* Activity *
If a picture appears in the records, leave it out and transcribe the rest exactly.
::::::
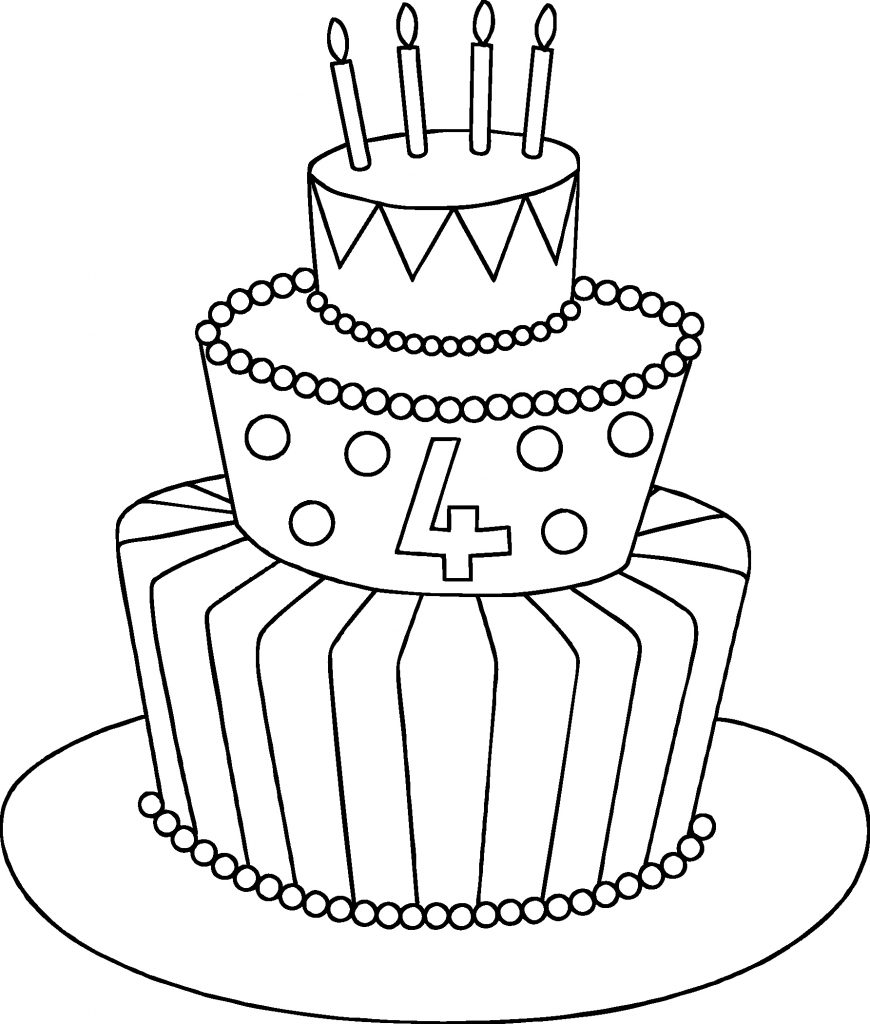 870x1024 Wedding Cake Clipart Drawing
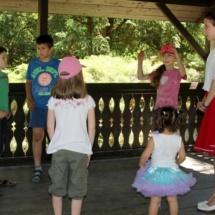 gyereknap táncház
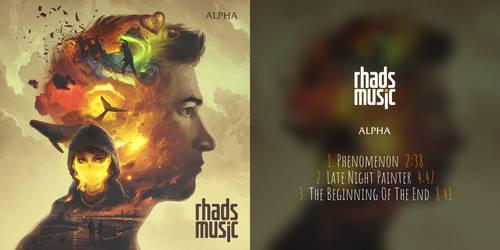 Cover for my album Alpha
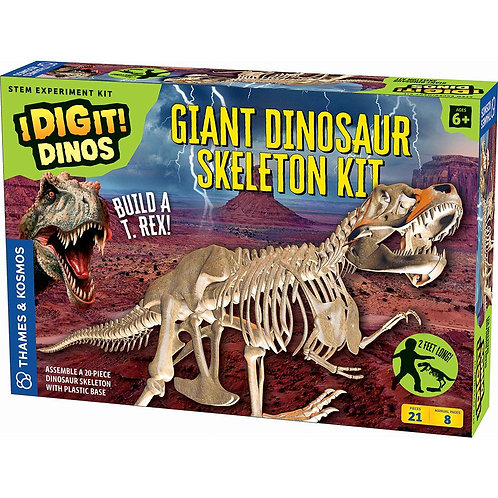 Dig it! Giant Dinosaur Skeleton Kit | Thames and Kosmos
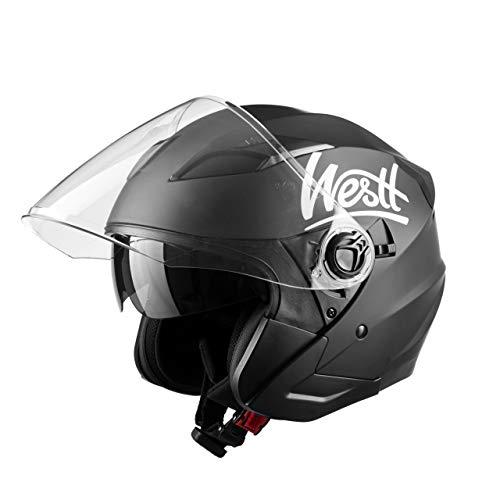Westt Jet Casco Moto, Hombre, Negro Mate, XL (61 cm)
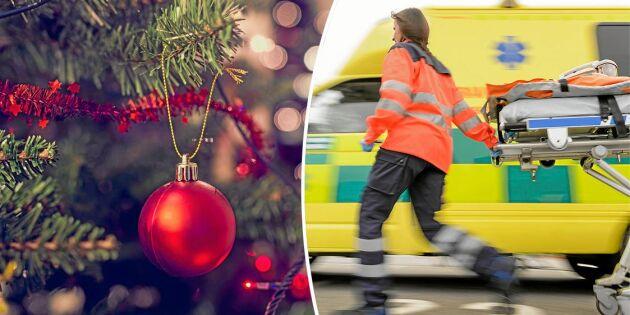 Hjärtinfarkterna ökar dramatiskt –på julafton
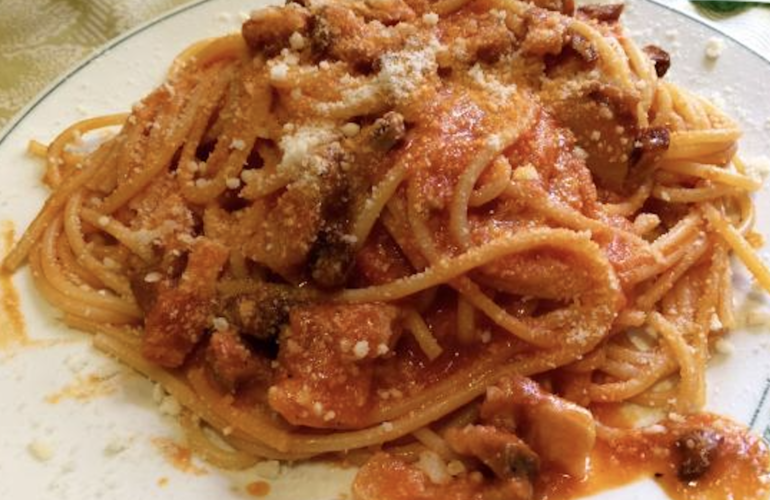 Bucatini all'Amatriciana di Alessandro Borghese
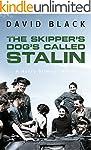 The Skipper's Dog's Called Stalin (A...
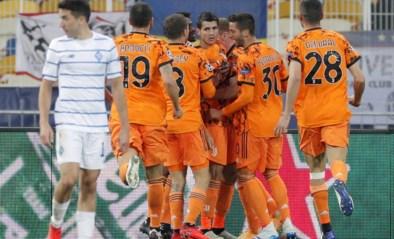 OVERZICHT CHAMPIONS LEAGUE. Juventus neemt de maat van Dynamo Kiev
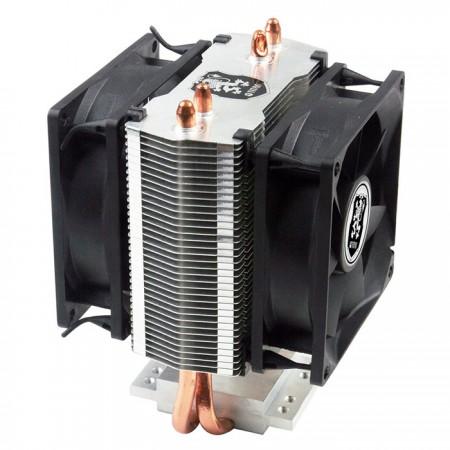 Mit 80-mm-Silentlüfter bietet es vielseitige Kühl- und Geräuscharmut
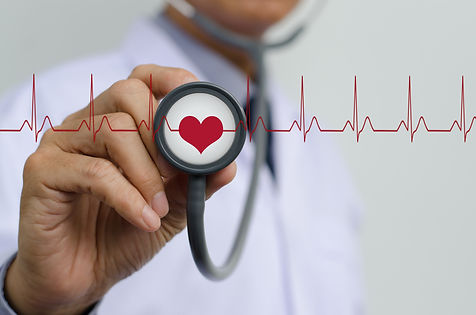 Doctor (cardiologist) with stethoscope i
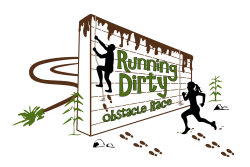 Running Dirty Obstacle Race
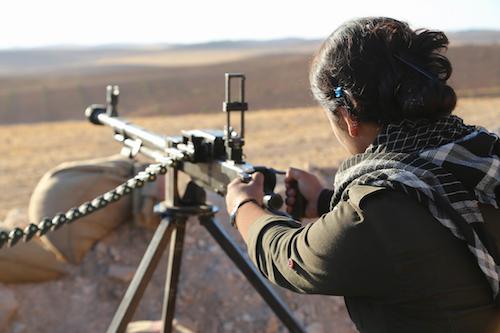 YPG fighter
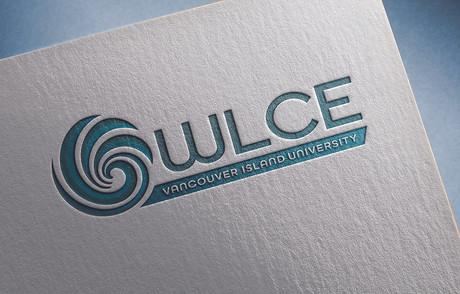 WLCE Logo 96.jpg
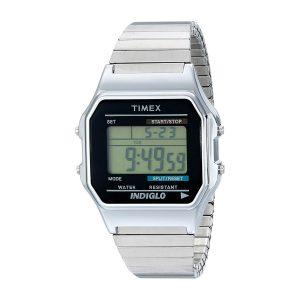Timex-Core-Digital-T78587-Retro-Herrenuhr-im-80er-Jahre-Design-mit-Quarzuhrwerk
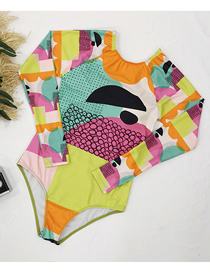 Fashion Green Orange Yellow Long Sleeve Abstract Print One-piece Swimsuit Surf Suit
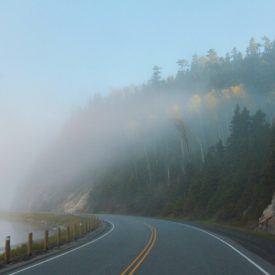 Lake Ontario road trip guide from Toronto to Niagara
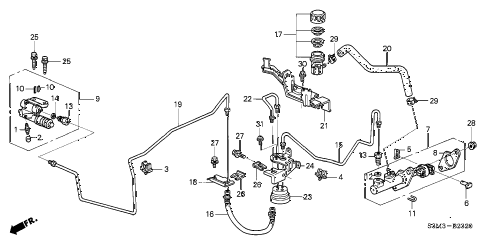 2003 CL SPORT 2 DOOR 6MT CLUTCH MASTER CYLINDER diagram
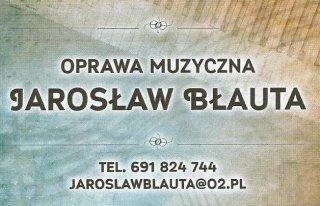 Zespół weseleny BATUTA POLANICA ZDRÓJ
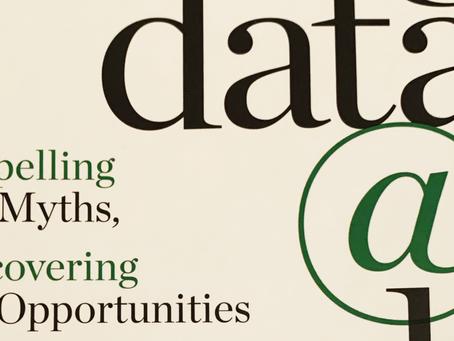Big data @ work by Thomas Davenport - 2 minute read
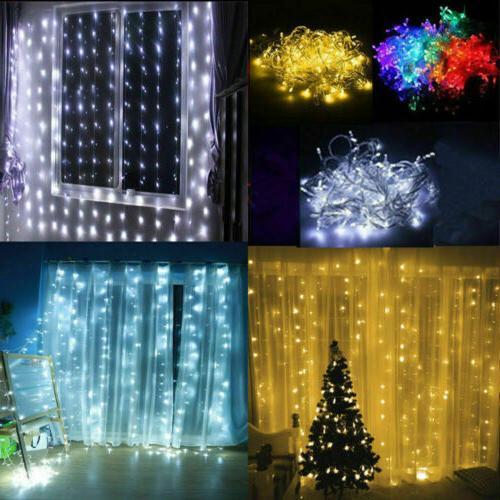 10ft LED Xmas Window Lights Decor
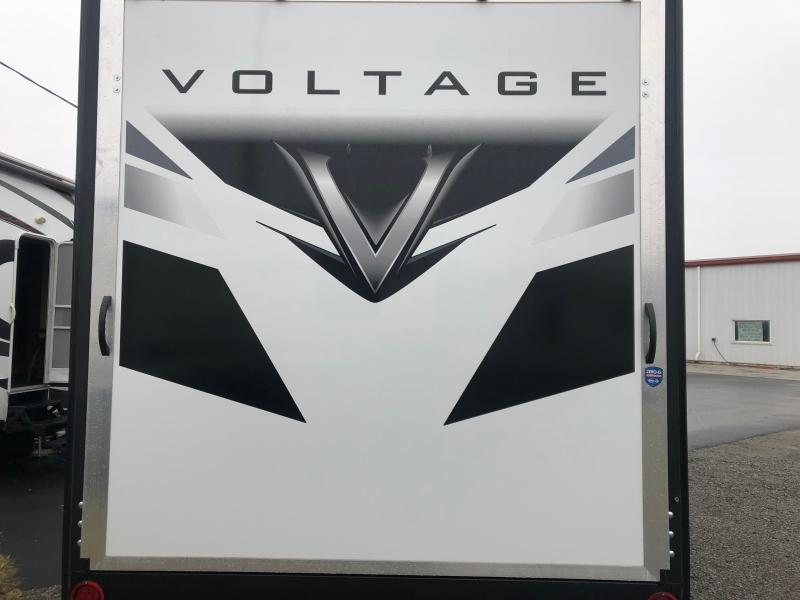 Dutchmen VOLTAGE 3615 2020 price $65,950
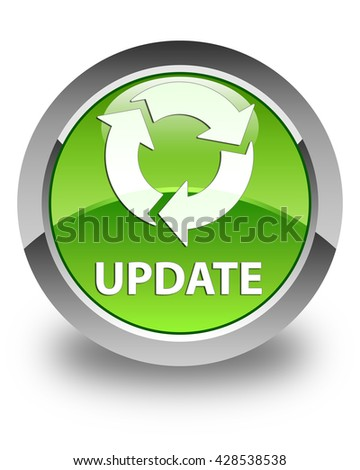 Update (refresh icon) glossy green round button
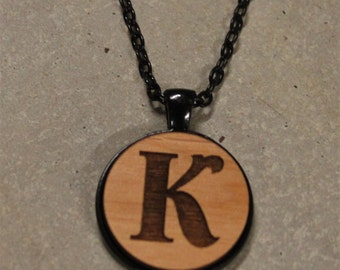 Laser Engraved Initial Necklaces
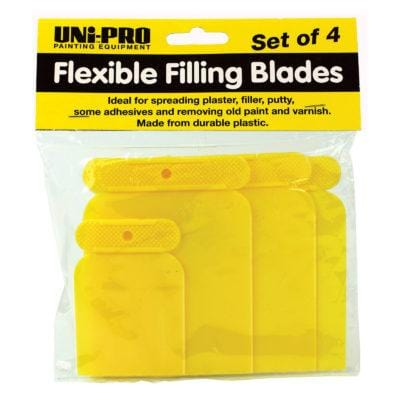 Uni-Pro Smoother Smoother Flexible Filling Blades - Plastic Chalk Painting Stencils Australia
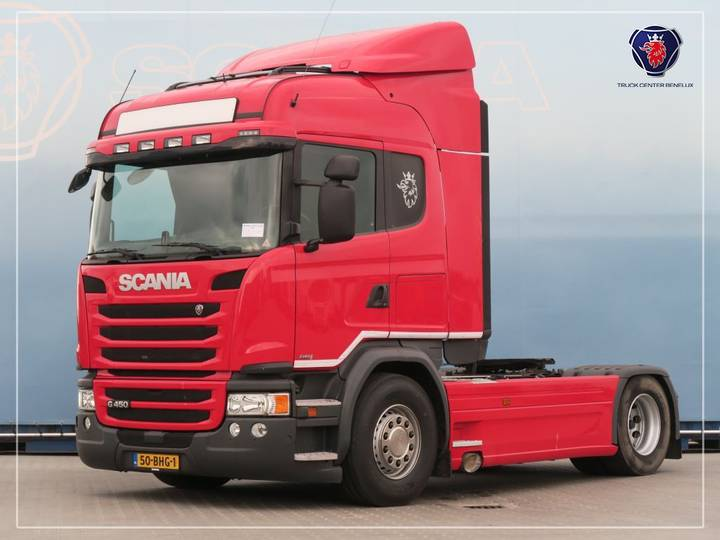 Scania G450 LA4X2MNA - 2016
::::::
* Written reply *
 870x1024 Wedding Cake Clipart Drawing
 gyereknap táncház
 Cover for my album Alpha
 Dig it! Giant Dinosaur Skeleton Kit | Thames and Kosmos
Westt Jet Casco Moto, Hombre, Negro Mate, XL (61 cm)
 Hjärtinfarkterna ökar dramatiskt –på julafton
 Bucatini all'Amatriciana di Alessandro Borghese
 The Skipper's Dog's Called Stalin (A...
 OVERZICHT CHAMPIONS LEAGUE. Juventus neemt de maat van Dynamo Kiev
 Mit 80-mm-Silentlüfter bietet es vielseitige Kühl- und Geräuscharmut
 Doctor (cardiologist) with stethoscope i
 Running Dirty Obstacle Race
 YPG fighter
 WLCE Logo 96.jpg
Timex-Core-Digital-T78587-Retro-Herrenuhr-im-80er-Jahre-Design-mit-Quarzuhrwerk
 Fashion Green Orange Yellow Long Sleeve Abstract Print One-piece Swimsuit Surf Suit
 Lake Ontario road trip guide from Toronto to Niagara
 2003 CL SPORT 2 DOOR 6MT CLUTCH MASTER CYLINDER diagram
 Zespół weseleny BATUTA POLANICA ZDRÓJ
Big data @ work by Thomas Davenport - 2 minute read
 10ft LED Xmas Window Lights Decor
 Dutchmen VOLTAGE 3615 2020 price $65,950
 Update (refresh icon) glossy green round button
 Laser Engraved Initial Necklaces
 Uni-Pro Smoother Smoother Flexible Filling Blades - Plastic Chalk Painting Stencils Australia
 Scania G450 LA4X2MNA - 2016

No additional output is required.